Title: Single-Channel Speech Separation in Noisy and Reverberant Conditions
Abstract: An inevitable property of multi-party conversations is that more than one speaker will end up speaking simultaneously for portions of time. Many speech technologies, such as automatic speech recognition and speaker identification, are not designed to function on overlapping speech and suffer severe performance degradation under such conditions. Speech separation techniques aim to solve this problem by producing a separate waveform for each speaker in an audio recording with multiple talkers speaking simultaneously. The advent of deep neural networks has resulted in strong performance gains on the speech separation task. However, training and evaluation has been nearly ubiquitously restricted to a single dataset of clean, near-field read speech, not representative of many multi-person conversational settings which are frequently recorded on room microphones, introducing noise and reverberation. Due to the degradation of other speech technologies in these sorts of conditions, speech separation systems are expected to suffer a decrease in performance as well.
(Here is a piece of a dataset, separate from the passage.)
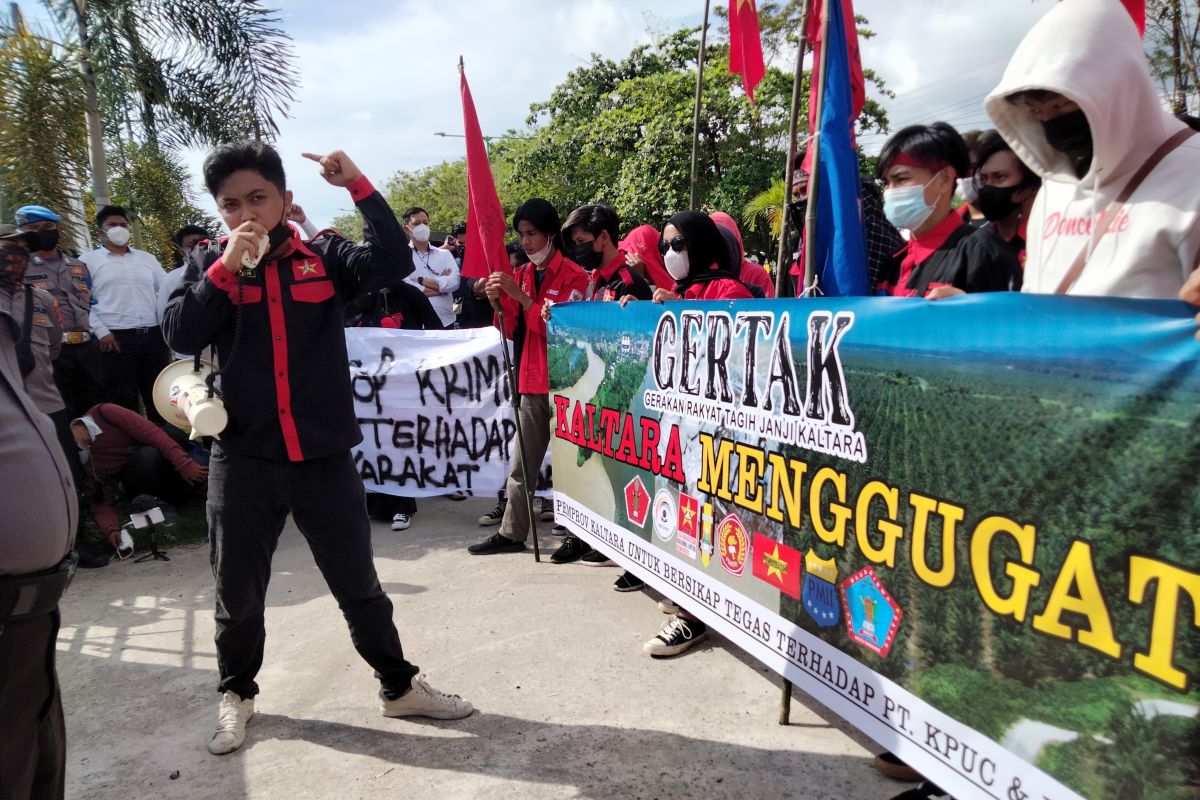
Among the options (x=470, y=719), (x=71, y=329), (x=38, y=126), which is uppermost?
(x=38, y=126)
The primary goal of this proposal is to develop novel techniques to improve speech separation in noisy and reverberant recording conditions. One core component of this work is the creation of additional synthetic overlap corpora spanning a range of more realistic and challenging conditions. The lack of appropriate data necessitates a first step of creating appropriate conditions with which to benchmark the performance of state-of-the-art methods in these more challenging conditions. Another proposed line of investigation is the integration of speech separation techniques with speech enhancement, the task of enhancing a speech signal through the removal of noise or reverberation. This is a natural combination due to similarities in problem formulation and general approach. Finally, we propose an investigation into the effectiveness of speech separation as a pre-processing step to speech technologies, such as automatic speech recognition, that struggle with overlapping speech, as well as tighter integration of speech separation with these “downstream” systems.